◆ EXERCISE SET ◆
a – Reproduce everything in the coffee text from "What justifies the" down to "to the beans.".
b – Answer these questions from the coffee text:
(i) In which country are the highland coffee farmers that Making Better Coffee looks at?
(ii) What institute does Edward F. Fischer direct at Vanderbilt University?
(iii) What is the title of the book he published most recently?

◆ TEXT EXCERPT ◆
Edward Fischer. Source: Vanderbilt University/Steve Green

An anthropologist uncovers how “great coffee” depends not just on taste, but also on a complex system of values worked out among farmers, roasters, and consumers.

What justifies the steep prices commanded by small-batch, high-end Third Wave coffees? Making Better Coffee explores this question, looking at highland coffee farmers in Guatemala and their relationship to the trends that dictate what makes “great coffee.” Traders stress material conditions of terroir and botany, but just as important are the social, moral, and political values that farmers, roasters, and consumers attach to the beans.

Edward F. Fischer is Professor of Anthropology at Vanderbilt University, where he also directs the Institute for Coffee Studies. He has authored and edited several books, most recently The Good Life: Aspiration, Dignity, and the Anthropology of Wellbeing.


There has been an explosion in artisanal and specialty coffee in recent years. Have tastes changed or has the marketing changed?

◆ MATERIAL ◆
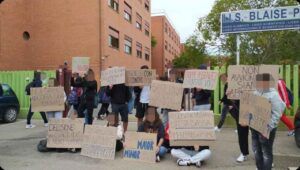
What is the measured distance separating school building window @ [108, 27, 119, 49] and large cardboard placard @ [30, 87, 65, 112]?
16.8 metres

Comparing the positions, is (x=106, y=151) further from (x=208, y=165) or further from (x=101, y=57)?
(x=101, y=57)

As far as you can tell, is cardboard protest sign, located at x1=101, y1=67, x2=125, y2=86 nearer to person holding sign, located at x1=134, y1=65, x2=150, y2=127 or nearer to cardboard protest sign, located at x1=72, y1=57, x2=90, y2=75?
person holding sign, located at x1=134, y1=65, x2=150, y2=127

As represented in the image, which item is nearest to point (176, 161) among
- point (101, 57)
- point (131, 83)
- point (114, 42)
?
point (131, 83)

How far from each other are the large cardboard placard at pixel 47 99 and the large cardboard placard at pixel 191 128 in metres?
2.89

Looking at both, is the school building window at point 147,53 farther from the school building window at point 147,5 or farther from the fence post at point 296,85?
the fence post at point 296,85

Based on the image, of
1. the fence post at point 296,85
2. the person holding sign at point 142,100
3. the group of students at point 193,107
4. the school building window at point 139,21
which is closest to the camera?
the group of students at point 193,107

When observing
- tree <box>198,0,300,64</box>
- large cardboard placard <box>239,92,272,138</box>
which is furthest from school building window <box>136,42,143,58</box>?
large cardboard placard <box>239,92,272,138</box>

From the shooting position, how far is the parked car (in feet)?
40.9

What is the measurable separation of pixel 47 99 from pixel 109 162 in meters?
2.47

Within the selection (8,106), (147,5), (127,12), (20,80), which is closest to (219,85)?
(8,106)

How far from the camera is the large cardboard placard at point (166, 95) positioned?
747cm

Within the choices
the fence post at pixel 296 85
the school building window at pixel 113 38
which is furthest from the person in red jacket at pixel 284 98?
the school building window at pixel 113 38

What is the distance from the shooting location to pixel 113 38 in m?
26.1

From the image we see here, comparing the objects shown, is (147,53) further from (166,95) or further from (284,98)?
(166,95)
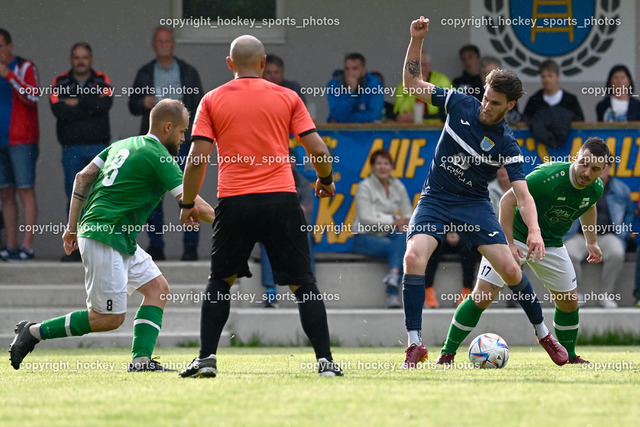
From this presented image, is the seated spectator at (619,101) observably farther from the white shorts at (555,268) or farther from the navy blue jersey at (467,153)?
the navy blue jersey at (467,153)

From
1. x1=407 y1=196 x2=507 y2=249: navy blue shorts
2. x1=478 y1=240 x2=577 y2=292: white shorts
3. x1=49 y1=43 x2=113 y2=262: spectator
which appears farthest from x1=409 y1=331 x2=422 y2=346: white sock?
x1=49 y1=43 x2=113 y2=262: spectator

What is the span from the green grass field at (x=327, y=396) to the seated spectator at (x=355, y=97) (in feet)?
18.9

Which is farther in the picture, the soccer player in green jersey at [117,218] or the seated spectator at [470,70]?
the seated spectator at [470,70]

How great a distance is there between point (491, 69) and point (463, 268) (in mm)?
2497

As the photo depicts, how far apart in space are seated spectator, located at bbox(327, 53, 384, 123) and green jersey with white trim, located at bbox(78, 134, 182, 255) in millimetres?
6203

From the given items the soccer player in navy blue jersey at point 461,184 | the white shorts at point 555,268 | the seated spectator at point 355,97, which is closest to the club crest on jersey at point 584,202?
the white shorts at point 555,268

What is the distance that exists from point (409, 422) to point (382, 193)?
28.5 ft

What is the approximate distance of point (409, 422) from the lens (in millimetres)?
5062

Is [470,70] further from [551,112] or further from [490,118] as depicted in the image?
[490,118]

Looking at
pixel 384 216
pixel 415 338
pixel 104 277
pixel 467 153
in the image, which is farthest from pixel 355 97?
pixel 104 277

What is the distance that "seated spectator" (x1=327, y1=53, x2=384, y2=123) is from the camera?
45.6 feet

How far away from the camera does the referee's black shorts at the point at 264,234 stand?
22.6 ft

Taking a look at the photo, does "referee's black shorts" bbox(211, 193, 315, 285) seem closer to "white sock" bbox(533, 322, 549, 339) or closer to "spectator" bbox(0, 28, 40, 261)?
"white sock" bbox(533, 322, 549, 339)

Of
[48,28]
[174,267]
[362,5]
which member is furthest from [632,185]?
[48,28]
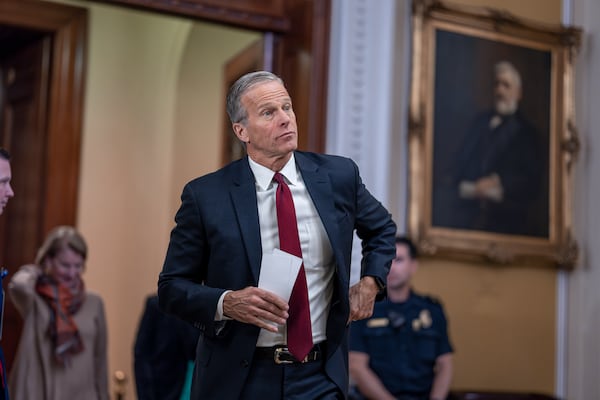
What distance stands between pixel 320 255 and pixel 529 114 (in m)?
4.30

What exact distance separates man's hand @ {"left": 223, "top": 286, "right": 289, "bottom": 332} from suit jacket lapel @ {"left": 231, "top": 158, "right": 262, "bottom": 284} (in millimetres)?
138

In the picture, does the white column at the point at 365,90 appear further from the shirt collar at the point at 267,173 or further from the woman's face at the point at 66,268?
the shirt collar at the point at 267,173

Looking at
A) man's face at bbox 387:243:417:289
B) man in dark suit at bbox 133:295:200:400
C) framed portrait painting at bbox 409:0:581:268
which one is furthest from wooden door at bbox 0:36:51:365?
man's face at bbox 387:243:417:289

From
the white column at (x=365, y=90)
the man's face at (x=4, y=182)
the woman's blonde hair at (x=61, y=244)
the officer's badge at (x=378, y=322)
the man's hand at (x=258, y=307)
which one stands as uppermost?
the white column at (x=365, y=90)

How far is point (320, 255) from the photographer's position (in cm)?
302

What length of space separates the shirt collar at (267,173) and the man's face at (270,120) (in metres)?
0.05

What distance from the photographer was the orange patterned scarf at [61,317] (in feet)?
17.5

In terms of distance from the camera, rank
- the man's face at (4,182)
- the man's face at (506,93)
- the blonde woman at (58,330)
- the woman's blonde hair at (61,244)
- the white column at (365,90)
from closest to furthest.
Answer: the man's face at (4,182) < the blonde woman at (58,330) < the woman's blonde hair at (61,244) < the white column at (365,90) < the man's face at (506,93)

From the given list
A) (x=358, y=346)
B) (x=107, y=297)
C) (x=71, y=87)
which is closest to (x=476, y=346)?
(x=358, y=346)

◆ SOLUTION LIST ◆
a –
What justifies the steep prices commanded by small-batch, high-end Third Wave coffees? Making Better Coffee explores this question, looking at highland coffee farmers in Guatemala and their relationship to the trends that dictate what makes “great coffee.” Traders stress material conditions of terroir and botany, but just as important are the social, moral, and political values that farmers, roasters, and consumers attach to the beans.

b –
(i) Guatemala
(ii) The Institute for Coffee Studies
(iii) The Good Life: Aspiration, Dignity, and the Anthropology of Wellbeing